**Given instruction 1:** Set down the part of the patch discussion starting with "[PATCH v5 00/21]" and going on through "driver is initialized.".

[PATCH v5 00/21] Host1x/TegraDRM UAPI

Thu Jan 28 11:46:44 UTC 2021

On 1/28/21 12:06 AM, Dmitry Osipenko wrote:
> 28.01.2021 00:57, Mikko Perttunen пишет:
>>
>>
>> On 1/27/21 11:26 PM, Dmitry Osipenko wrote:
>>> 26.01.2021 05:45, Mikko Perttunen пишет:
>>>>> 5. The hardware state of sync points should be reset when sync point is
>>>>> requested, not when host1x driver is initialized.
>>>>
>>>> This may be doable, but I don't think it is critical for this UAPI, so
>>>> let's consider it after this series.
>>>>
>>>> The userspace should anyway not be able to assume the initial value of
>>>> the syncpoint upon allocation. The kernel should set it to some high
>>>> value to catch any issues related to wraparound.
>>>
>>> This is critical because min != max when sync point is requested.
>>
>> That I would just consider a bug, and it can be fixed. But it's
>> orthogonal to whether the value gets reset every time the syncpoint is
>> allocated.
>>
>>>
>>>> Also, this makes code more complicated since it now needs to ensure all
>>>> waits on the syncpoint have completed before freeing the syncpoint,
>>>> which can be nontrivial e.g. if the waiter is in a different virtual
>>>> machine or some other device connected via PCIe (a real usecase).
>>>
>>> It sounds to me that these VM sync points should be treated very
>>> separately from a generic sync points, don't you think so? Let's not mix
>>> them and get the generic sync points usable first.
>>>
>>
>> They are not special in any way, I'm just referring to cases where the
>> waiter (consumer) is remote. The allocator of the syncpoint (producer)

**The records:**
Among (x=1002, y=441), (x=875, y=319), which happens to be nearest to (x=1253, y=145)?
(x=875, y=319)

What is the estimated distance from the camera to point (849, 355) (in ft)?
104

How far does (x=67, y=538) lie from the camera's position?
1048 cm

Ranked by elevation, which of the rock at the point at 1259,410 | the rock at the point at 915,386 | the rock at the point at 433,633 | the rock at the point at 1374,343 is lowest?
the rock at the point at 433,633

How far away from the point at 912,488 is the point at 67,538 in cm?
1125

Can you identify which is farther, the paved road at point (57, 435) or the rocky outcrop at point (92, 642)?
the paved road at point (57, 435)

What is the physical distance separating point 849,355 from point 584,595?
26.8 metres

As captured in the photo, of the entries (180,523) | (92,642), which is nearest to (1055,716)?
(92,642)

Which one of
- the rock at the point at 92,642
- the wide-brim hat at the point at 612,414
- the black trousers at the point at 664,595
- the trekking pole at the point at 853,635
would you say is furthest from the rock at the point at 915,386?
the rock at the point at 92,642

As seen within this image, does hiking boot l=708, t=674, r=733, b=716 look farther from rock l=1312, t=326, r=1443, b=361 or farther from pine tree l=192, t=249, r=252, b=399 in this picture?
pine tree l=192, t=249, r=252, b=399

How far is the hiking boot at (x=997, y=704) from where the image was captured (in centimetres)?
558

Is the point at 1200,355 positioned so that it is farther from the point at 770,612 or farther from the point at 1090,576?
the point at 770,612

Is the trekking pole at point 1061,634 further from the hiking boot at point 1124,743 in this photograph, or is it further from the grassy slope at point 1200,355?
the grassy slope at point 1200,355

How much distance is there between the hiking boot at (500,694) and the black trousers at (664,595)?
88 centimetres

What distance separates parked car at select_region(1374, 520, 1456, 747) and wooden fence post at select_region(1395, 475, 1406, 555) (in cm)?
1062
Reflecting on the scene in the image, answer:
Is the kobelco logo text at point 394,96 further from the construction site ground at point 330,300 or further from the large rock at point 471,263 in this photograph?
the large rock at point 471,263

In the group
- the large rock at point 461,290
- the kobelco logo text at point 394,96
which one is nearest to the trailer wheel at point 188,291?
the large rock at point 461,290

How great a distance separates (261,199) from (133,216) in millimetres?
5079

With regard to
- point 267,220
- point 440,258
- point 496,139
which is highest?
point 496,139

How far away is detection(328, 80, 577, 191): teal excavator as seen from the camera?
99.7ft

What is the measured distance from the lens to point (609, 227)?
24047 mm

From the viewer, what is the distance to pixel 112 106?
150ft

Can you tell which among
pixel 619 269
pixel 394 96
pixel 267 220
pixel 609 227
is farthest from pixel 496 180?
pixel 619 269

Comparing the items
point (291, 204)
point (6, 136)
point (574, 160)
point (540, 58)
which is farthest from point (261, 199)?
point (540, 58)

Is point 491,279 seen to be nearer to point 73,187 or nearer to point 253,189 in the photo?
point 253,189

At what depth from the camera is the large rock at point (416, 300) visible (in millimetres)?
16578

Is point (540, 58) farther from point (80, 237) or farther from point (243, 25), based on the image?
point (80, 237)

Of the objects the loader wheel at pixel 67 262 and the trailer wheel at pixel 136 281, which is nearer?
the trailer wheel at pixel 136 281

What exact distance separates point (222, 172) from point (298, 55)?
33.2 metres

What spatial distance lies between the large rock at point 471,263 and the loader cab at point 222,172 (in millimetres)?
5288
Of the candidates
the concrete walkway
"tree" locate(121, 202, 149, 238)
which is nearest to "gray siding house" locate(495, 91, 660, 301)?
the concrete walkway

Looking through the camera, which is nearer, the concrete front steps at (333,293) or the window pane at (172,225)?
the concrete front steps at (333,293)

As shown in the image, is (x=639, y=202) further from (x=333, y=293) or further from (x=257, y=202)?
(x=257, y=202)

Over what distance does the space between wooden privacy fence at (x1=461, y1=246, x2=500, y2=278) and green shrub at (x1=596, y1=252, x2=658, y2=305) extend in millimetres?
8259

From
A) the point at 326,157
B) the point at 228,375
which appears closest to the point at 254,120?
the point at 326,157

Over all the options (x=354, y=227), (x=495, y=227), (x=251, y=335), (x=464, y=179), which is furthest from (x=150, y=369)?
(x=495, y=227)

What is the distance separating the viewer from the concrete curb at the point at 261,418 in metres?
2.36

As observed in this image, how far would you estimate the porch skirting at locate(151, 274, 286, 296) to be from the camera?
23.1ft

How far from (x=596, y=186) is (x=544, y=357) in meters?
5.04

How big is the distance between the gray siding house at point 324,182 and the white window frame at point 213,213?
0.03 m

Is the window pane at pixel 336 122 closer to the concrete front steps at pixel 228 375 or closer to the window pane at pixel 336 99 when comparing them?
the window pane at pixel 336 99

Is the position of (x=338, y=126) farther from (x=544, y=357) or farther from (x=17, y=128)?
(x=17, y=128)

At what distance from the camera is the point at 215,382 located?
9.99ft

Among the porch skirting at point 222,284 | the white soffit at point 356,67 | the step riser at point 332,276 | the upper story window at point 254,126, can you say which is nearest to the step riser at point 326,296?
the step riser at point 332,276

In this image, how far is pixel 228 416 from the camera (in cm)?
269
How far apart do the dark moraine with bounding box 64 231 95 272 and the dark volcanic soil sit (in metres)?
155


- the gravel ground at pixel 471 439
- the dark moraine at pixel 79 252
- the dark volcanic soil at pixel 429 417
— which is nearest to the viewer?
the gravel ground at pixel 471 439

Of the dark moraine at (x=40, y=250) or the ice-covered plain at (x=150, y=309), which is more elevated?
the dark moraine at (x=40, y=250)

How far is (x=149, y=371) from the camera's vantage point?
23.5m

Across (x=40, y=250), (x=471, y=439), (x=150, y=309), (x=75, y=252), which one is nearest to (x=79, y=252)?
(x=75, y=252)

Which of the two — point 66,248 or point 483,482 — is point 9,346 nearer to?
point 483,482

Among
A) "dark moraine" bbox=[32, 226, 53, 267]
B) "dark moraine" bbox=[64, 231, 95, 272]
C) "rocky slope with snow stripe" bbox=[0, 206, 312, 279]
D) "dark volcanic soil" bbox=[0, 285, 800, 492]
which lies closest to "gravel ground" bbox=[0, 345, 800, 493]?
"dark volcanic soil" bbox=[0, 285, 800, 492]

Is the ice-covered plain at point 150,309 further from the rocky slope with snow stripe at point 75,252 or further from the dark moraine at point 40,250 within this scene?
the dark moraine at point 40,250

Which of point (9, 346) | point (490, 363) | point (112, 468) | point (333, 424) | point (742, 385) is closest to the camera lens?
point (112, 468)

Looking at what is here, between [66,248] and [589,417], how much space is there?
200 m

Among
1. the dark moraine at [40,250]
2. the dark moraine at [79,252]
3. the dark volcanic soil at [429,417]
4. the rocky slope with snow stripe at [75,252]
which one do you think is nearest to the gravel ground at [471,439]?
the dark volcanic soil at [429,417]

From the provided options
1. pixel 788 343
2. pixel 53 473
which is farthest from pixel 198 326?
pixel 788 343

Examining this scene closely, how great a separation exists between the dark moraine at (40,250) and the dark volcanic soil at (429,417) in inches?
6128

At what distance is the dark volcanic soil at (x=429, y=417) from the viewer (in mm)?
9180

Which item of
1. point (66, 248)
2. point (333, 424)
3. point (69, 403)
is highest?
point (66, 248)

**Given instruction 2:** Identify and copy out every line of the rows that contains the word "volcanic".

**Right answer 1:**
[PATCH v5 00/21] Host1x/TegraDRM UAPI

Thu Jan 28 11:46:44 UTC 2021

On 1/28/21 12:06 AM, Dmitry Osipenko wrote:
> 28.01.2021 00:57, Mikko Perttunen пишет:
>>
>>
>> On 1/27/21 11:26 PM, Dmitry Osipenko wrote:
>>> 26.01.2021 05:45, Mikko Perttunen пишет:
>>>>> 5. The hardware state of sync points should be reset when sync point is
>>>>> requested, not when host1x driver is initialized.

**Right answer 2:**
How far apart do the dark moraine with bounding box 64 231 95 272 and the dark volcanic soil sit (in metres)?
- the dark volcanic soil at pixel 429 417
D) "dark volcanic soil" bbox=[0, 285, 800, 492]
"dark volcanic soil" bbox=[0, 285, 800, 492]
3. the dark volcanic soil at [429,417]
the dark volcanic soil at [429,417]
Examining this scene closely, how great a separation exists between the dark moraine at (40,250) and the dark volcanic soil at (429,417) in inches?
At what distance is the dark volcanic soil at (x=429, y=417) from the viewer (in mm)?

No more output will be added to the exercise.